Simon Wilsher, founder of training organisation The Wilsher Group, delivers a series of programmes geared to help individuals who are due to take on more responsibility within a company. The aim of the training is to help staff focus on their strengths, as he explains.
‘Business life can leave individuals and organisations burnt out, and it is common for people at all levels to lose the freshness, enthusiasm and character that made them successful when they first started out. Bright sparks get turned into bureaucrats, teams become de-motivated and fast track companies lose their distinctiveness and direction.’
The following organisations provide information on training courses
Case Study — Flexible training delivers fast results
Open Accounts, founded in 1990 and based in Daventry, develops corporate accounting and financial management systems.

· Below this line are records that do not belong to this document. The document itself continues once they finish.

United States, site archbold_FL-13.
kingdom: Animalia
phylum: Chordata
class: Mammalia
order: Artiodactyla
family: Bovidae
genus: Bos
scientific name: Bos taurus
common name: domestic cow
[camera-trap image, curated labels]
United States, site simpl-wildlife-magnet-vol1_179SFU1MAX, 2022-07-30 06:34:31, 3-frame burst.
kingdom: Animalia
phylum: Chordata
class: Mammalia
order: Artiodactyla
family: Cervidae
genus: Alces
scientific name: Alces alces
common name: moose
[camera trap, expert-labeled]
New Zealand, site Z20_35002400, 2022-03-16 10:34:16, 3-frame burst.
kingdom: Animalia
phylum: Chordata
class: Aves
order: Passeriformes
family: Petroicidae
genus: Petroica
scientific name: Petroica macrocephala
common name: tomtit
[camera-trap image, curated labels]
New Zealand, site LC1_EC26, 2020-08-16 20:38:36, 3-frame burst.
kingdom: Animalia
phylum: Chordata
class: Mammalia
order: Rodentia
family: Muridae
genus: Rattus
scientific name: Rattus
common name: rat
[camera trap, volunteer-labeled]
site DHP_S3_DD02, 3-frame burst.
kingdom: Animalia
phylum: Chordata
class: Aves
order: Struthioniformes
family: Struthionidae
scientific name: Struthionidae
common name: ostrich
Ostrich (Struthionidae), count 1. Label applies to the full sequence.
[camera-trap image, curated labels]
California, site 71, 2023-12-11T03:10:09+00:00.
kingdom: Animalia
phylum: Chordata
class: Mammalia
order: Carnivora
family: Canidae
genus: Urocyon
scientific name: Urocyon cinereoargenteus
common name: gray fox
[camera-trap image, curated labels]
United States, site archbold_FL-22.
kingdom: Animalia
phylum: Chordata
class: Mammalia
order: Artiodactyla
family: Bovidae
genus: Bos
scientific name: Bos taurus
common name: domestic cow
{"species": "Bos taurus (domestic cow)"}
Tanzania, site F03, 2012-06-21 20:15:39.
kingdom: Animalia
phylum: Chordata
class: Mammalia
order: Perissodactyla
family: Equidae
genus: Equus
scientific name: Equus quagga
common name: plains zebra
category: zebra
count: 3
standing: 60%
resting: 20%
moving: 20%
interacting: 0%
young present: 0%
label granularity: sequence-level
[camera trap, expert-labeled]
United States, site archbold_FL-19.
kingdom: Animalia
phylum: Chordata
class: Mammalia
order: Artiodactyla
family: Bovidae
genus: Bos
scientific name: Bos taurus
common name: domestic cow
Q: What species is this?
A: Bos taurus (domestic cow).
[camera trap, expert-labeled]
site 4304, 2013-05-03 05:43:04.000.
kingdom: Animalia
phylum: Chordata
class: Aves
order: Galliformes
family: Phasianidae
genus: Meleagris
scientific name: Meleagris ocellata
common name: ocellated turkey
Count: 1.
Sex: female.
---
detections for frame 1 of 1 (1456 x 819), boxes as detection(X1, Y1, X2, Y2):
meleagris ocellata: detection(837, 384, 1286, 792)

The company has been growing at around 20 per cent each year.
As a fairly young business, the company wanted to develop skills across all functions, including business development, customer service, and management teams.
However, time off the job was considered a major obstacle, so Open Accounts sought courses that could be tailored around an existing day’s work. It plumped for TMI and its Take90 programme, which offers 90-minute training sessions in areas such as email, stress and time management, customer satisfaction and teamworking.
‘There were 80 employees undertaking training over the course of a year. One part was a corporate push, explaining who the company was and what we are looking to achieve,’ explains Open Accounts’ finance director, Paul Janes.
Other training was focused on technology and management skills. As Janes points out, Take90 is not in-depth but the bullet-point format means ‘that people’s memories are constantly refreshed. There was not a lot of time for theory, but we found this could be picked up after.’
There was some frustration from company employees that the training was not detailed enough. But, as Janes explains, that was not the point of the exercise, and training in group sessions, rather than individual ones, meant less of a drain on management time.
‘People here are reasonably intelligent – the 90-minute slots offered concise training and it gave everyone a boost, clearly setting out what was expected from each team. We could pick one- or two-day courses, which enabled us
to constantly keep people up to speed.’